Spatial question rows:
____________

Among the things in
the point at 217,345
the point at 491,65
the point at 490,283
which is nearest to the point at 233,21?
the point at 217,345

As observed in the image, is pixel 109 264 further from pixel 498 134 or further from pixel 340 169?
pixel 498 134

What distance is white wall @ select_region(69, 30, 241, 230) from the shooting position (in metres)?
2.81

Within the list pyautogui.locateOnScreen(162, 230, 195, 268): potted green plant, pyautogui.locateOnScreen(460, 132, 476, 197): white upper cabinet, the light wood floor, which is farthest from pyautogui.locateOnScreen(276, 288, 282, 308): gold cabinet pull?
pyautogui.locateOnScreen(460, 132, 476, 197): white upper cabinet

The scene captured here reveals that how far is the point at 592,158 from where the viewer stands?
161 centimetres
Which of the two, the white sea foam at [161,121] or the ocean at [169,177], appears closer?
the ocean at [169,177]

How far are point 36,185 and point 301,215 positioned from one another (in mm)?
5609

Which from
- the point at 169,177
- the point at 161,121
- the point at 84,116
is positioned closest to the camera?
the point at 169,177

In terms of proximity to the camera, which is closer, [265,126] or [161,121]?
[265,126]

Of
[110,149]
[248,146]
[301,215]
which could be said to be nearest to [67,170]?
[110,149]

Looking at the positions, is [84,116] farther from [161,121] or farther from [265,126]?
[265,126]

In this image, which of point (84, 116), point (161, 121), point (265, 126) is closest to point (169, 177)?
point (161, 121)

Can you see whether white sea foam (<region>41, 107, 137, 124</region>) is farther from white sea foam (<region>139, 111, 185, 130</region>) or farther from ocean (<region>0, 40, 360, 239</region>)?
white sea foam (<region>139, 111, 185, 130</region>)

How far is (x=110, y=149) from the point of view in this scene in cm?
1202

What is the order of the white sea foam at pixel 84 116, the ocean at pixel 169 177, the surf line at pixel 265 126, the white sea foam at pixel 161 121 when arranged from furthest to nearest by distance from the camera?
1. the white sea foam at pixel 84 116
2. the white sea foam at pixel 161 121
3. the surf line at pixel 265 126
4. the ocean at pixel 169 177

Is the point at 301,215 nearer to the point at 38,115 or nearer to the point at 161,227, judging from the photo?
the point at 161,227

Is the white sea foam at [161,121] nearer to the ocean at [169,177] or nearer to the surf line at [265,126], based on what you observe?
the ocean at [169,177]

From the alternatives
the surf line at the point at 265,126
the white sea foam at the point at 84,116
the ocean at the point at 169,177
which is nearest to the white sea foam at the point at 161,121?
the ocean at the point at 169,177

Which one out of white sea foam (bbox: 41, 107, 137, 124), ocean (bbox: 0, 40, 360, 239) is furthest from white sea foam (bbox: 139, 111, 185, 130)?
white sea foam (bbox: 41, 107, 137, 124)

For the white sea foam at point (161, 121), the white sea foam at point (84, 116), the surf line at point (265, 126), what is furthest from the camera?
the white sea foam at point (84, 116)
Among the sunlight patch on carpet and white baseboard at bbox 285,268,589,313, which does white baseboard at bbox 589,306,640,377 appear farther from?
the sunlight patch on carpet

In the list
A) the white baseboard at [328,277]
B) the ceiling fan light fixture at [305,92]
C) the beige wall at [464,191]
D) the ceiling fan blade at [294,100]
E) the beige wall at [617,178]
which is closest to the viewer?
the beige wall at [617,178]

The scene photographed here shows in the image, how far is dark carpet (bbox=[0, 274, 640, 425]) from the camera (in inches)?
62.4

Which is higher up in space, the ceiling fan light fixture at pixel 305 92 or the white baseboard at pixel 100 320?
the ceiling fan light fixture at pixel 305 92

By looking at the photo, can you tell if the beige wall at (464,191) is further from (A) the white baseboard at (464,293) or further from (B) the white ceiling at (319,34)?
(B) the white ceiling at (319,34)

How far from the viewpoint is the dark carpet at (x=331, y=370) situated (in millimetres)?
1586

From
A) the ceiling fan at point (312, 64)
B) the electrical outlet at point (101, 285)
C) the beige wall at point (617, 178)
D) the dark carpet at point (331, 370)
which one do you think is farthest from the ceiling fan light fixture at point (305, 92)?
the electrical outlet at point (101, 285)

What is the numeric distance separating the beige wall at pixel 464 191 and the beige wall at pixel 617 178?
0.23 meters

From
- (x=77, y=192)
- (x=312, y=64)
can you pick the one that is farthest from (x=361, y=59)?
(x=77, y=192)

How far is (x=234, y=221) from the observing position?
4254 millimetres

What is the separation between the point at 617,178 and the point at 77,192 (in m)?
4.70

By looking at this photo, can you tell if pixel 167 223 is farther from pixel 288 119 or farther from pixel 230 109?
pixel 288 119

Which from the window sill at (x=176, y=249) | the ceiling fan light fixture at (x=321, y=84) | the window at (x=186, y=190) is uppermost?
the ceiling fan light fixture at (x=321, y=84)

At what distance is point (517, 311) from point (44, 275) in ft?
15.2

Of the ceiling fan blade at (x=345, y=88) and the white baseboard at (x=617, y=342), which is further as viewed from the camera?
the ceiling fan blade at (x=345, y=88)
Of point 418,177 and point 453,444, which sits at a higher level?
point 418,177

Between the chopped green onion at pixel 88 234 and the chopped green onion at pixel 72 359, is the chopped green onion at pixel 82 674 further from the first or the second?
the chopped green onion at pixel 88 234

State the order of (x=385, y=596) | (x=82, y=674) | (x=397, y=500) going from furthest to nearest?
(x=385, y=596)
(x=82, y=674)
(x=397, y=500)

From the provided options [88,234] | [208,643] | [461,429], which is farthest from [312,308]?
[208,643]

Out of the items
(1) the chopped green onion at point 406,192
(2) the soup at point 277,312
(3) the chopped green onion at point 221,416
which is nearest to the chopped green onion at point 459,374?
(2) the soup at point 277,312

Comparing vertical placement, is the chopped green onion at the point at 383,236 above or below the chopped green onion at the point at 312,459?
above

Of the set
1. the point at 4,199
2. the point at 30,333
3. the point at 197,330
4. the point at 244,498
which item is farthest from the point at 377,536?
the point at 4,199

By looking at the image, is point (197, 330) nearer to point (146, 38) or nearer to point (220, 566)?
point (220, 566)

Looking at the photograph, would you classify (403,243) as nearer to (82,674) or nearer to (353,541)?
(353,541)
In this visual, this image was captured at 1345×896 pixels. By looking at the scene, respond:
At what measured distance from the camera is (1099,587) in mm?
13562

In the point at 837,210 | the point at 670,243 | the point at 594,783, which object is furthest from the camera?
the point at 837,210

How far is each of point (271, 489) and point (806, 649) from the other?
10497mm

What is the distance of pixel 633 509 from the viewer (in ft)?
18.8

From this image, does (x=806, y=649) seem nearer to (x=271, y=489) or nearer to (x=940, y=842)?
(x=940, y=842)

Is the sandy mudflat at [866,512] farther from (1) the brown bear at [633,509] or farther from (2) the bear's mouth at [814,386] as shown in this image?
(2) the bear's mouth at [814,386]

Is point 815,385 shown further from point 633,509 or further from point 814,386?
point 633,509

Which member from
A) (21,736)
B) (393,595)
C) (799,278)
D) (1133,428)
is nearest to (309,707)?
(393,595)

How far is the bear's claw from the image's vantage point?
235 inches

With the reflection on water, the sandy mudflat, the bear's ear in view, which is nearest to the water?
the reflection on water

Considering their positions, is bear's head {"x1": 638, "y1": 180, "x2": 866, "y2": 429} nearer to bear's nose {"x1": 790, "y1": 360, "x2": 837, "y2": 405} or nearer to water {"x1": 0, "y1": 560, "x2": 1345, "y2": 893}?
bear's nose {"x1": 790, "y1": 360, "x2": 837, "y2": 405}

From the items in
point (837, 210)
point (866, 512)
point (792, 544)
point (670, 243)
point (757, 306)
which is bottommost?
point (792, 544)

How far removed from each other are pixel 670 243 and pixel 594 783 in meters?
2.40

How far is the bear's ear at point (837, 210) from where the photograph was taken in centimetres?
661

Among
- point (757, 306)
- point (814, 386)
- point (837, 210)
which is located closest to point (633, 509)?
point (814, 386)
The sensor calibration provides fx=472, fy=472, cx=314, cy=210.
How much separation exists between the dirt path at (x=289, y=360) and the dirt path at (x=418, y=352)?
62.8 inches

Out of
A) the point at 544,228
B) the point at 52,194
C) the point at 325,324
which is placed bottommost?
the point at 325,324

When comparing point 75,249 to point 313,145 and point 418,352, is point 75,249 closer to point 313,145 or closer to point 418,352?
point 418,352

____________

WHAT NEEDS TO BE DONE — Rewrite every line from the one containing "From this image, does" through the last line of the rows, including both ends, as a Markdown table with the columns Line No. and Line Text. Number the lines in order and leave out blank lines.

RESULT FOR THIS TASK —
| Line No. | Line Text |
|---|---|
| 1 | From this image, does (x=806, y=649) seem nearer to (x=271, y=489) or nearer to (x=940, y=842)? |
| 2 | (x=940, y=842) |
| 3 | Is the sandy mudflat at [866,512] farther from (1) the brown bear at [633,509] or farther from (2) the bear's mouth at [814,386] as shown in this image? |
| 4 | (2) the bear's mouth at [814,386] |
| 5 | Is point 815,385 shown further from point 633,509 or further from point 814,386? |
| 6 | point 633,509 |
| 7 | Which member from |
| 8 | A) (21,736) |
| 9 | B) (393,595) |
| 10 | C) (799,278) |
| 11 | D) (1133,428) |
| 12 | is nearest to (309,707)? |
| 13 | (393,595) |
| 14 | How far is the bear's claw from the image's vantage point? |
| 15 | 235 inches |
| 16 | With the reflection on water, the sandy mudflat, the bear's ear in view, which is nearest to the water? |
| 17 | the reflection on water |
| 18 | Considering their positions, is bear's head {"x1": 638, "y1": 180, "x2": 866, "y2": 429} nearer to bear's nose {"x1": 790, "y1": 360, "x2": 837, "y2": 405} or nearer to water {"x1": 0, "y1": 560, "x2": 1345, "y2": 893}? |
| 19 | bear's nose {"x1": 790, "y1": 360, "x2": 837, "y2": 405} |
| 20 | From the items in |
| 21 | point (837, 210) |
| 22 | point (866, 512) |
| 23 | point (792, 544) |
| 24 | point (670, 243) |
| 25 | point (757, 306) |
| 26 | which is bottommost? |
| 27 | point (792, 544) |
| 28 | How far removed from each other are pixel 670 243 and pixel 594 783 in meters? |
| 29 | 2.40 |
| 30 | How far is the bear's ear at point (837, 210) from where the photograph was taken in centimetres? |
| 31 | 661 |
| 32 | Among |
| 33 | - point (757, 306) |
| 34 | - point (814, 386) |
| 35 | - point (837, 210) |
| 36 | which is located closest to point (633, 509)? |
| 37 | point (814, 386) |
| 38 | The sensor calibration provides fx=472, fy=472, cx=314, cy=210. |
| 39 | How much separation exists between the dirt path at (x=289, y=360) and the dirt path at (x=418, y=352)? |
| 40 | 62.8 inches |
| 41 | Out of |
| 42 | A) the point at 544,228 |
| 43 | B) the point at 52,194 |
| 44 | C) the point at 325,324 |
| 45 | which is placed bottommost? |
| 46 | the point at 325,324 |
| 47 | When comparing point 75,249 to point 313,145 and point 418,352, is point 75,249 closer to point 313,145 or closer to point 418,352? |
| 48 | point 418,352 |